Records shown:
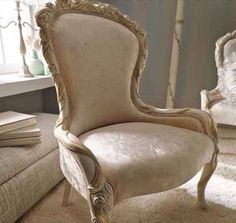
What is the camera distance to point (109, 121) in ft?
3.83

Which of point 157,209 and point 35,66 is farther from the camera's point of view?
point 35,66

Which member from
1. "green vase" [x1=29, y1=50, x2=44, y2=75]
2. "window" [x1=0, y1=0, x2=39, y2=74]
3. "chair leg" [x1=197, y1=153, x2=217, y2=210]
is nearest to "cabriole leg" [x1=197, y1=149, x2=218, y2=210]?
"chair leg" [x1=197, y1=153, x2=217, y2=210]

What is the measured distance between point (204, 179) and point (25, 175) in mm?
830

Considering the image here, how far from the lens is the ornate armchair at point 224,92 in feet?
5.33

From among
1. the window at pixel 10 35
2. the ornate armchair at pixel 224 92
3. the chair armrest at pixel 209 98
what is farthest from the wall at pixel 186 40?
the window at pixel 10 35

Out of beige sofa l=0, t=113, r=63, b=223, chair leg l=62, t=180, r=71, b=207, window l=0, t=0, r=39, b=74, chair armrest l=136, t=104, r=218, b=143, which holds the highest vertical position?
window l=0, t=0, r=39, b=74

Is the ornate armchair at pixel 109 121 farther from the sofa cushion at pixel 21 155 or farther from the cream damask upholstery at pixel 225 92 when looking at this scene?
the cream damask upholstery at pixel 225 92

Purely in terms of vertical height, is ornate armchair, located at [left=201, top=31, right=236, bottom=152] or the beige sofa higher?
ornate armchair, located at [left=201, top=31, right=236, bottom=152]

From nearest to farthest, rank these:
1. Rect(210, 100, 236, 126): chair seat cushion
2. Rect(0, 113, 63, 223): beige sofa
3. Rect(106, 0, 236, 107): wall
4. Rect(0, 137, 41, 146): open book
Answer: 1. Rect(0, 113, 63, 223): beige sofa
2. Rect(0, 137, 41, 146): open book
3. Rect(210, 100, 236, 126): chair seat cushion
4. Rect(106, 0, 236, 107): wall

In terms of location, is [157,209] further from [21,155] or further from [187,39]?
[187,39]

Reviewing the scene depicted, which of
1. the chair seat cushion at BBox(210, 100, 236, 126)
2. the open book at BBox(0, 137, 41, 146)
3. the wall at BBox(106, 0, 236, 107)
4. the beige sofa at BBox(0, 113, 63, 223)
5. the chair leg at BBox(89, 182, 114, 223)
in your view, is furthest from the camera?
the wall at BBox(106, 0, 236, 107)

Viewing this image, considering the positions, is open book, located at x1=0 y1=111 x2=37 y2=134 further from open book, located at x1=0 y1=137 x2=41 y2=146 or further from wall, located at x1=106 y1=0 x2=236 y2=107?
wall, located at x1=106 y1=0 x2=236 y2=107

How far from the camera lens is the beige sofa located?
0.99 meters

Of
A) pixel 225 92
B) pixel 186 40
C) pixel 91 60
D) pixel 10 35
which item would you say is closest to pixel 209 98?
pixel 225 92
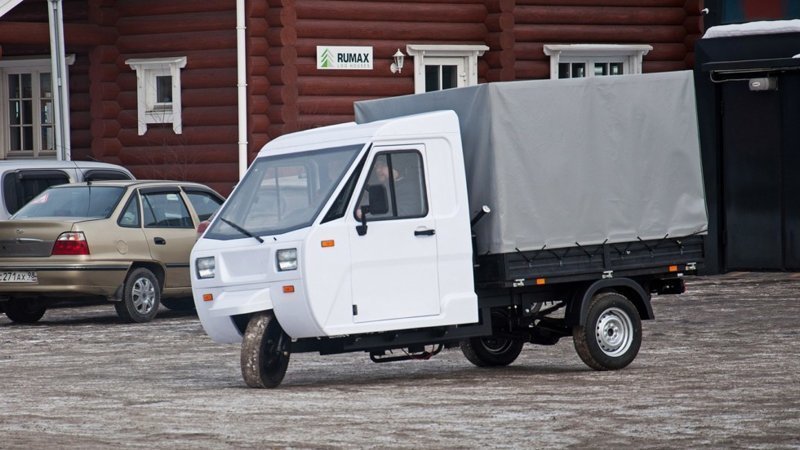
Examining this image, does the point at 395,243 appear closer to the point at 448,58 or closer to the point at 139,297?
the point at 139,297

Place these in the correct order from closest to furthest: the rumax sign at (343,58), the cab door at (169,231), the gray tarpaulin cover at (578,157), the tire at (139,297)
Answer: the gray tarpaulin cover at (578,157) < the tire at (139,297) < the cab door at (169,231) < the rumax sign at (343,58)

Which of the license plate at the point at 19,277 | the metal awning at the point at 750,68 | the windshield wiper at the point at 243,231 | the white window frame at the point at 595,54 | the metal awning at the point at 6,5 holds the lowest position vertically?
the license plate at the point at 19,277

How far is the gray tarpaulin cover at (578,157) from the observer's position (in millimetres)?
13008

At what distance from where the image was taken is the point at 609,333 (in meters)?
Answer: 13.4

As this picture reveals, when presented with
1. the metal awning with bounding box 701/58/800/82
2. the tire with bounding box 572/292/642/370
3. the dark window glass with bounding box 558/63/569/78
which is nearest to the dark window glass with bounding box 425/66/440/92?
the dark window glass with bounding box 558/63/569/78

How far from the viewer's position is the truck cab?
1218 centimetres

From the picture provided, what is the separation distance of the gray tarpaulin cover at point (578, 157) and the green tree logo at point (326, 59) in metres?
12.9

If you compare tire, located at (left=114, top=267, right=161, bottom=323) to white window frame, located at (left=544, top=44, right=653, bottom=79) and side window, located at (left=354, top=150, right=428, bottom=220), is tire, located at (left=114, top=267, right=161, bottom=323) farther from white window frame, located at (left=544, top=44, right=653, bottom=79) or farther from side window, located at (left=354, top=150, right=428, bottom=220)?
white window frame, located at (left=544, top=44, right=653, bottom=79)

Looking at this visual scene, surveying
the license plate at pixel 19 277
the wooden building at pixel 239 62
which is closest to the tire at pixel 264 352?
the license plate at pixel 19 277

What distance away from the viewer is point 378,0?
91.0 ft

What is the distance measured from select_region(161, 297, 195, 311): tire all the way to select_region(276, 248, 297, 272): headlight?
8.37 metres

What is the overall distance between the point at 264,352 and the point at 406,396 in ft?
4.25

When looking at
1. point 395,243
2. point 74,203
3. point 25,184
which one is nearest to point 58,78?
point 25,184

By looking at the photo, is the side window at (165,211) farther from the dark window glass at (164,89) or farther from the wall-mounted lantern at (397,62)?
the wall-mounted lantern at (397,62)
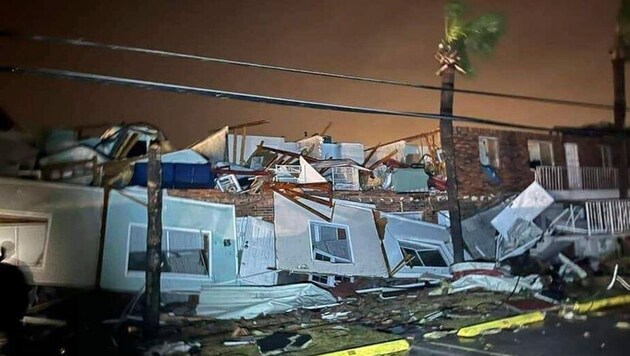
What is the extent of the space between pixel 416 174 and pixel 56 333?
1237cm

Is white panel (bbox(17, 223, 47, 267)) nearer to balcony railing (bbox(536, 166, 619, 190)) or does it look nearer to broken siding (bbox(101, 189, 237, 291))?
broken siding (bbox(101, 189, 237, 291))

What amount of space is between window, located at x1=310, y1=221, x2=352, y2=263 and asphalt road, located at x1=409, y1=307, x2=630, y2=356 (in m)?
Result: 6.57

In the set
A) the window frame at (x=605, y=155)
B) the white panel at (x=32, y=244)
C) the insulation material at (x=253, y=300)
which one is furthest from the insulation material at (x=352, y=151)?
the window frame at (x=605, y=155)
==
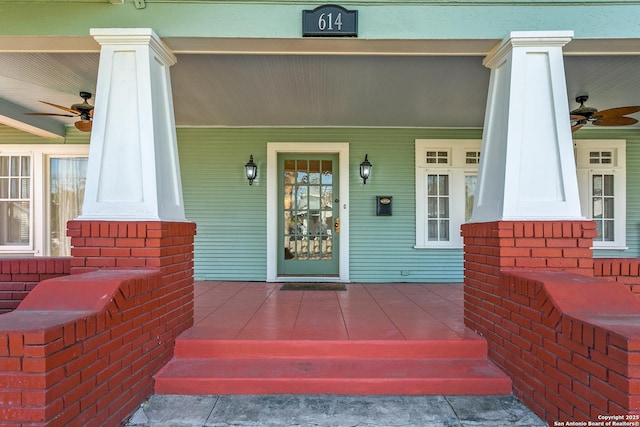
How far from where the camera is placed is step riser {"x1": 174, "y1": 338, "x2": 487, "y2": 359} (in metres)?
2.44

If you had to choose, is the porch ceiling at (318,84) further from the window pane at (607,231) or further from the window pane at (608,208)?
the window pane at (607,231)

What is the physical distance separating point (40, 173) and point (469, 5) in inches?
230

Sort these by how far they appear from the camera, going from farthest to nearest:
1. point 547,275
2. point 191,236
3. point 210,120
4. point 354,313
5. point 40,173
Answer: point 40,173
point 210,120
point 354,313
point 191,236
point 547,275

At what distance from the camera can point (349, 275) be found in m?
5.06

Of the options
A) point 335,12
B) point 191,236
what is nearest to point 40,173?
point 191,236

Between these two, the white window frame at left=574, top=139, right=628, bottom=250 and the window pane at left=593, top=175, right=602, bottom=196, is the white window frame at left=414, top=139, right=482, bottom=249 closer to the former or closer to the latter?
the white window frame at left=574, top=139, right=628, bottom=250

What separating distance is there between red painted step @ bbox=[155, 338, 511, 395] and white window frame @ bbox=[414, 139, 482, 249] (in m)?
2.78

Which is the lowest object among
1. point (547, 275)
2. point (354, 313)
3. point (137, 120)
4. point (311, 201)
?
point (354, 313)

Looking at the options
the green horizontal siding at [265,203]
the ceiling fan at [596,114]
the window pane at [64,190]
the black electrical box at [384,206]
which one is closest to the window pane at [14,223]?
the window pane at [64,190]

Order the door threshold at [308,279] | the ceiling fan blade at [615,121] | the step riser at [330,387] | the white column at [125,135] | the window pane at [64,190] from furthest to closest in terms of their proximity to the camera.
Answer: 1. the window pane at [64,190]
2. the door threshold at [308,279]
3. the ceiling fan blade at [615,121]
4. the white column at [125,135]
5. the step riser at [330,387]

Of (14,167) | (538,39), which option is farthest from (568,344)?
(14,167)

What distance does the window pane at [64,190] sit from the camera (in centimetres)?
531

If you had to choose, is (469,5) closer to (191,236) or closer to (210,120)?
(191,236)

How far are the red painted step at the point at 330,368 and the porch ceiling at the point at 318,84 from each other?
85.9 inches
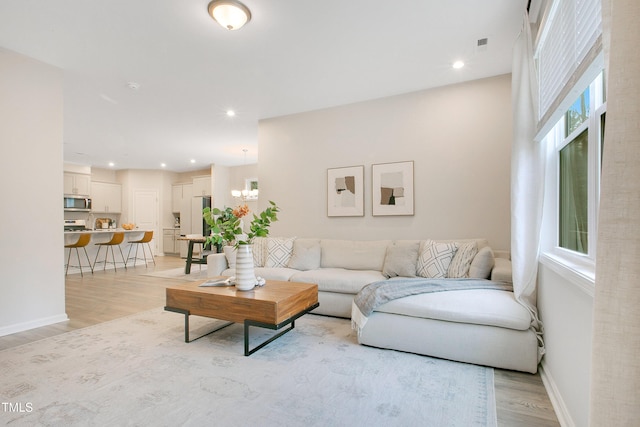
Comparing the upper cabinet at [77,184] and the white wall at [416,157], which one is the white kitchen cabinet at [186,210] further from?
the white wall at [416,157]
...
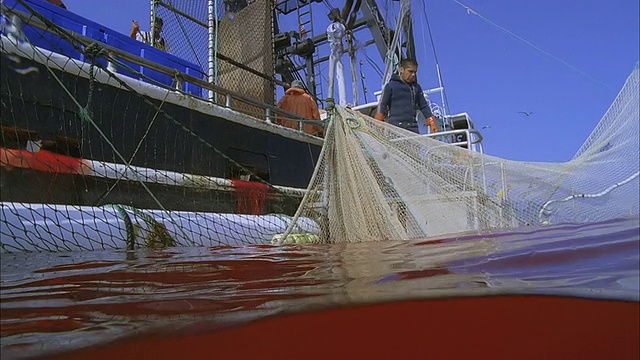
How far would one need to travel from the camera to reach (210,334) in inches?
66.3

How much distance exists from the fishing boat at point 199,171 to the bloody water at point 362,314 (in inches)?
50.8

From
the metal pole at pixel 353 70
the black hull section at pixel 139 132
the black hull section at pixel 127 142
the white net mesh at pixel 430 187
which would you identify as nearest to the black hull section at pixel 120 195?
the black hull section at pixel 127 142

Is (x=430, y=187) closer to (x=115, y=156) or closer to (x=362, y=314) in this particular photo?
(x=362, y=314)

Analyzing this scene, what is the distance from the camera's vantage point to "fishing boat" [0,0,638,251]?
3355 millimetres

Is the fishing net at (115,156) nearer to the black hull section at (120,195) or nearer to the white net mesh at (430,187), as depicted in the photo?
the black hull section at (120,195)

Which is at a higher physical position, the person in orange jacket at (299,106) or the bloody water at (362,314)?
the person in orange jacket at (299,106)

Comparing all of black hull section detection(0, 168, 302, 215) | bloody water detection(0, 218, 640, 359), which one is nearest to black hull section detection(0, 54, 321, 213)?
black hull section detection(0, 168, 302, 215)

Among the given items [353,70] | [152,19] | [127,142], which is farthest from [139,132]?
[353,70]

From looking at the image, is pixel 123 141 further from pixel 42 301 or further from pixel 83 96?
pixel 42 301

What is asked: Pick out each line above that contains the word "would" and copy it unchanged. Match the case exactly.

Solution to the exercise:
which item would you say is closest to pixel 209 98?
How far would one need to travel from the camera to reach (210,334) in inches?
which would you identify as nearest to the black hull section at pixel 120 195?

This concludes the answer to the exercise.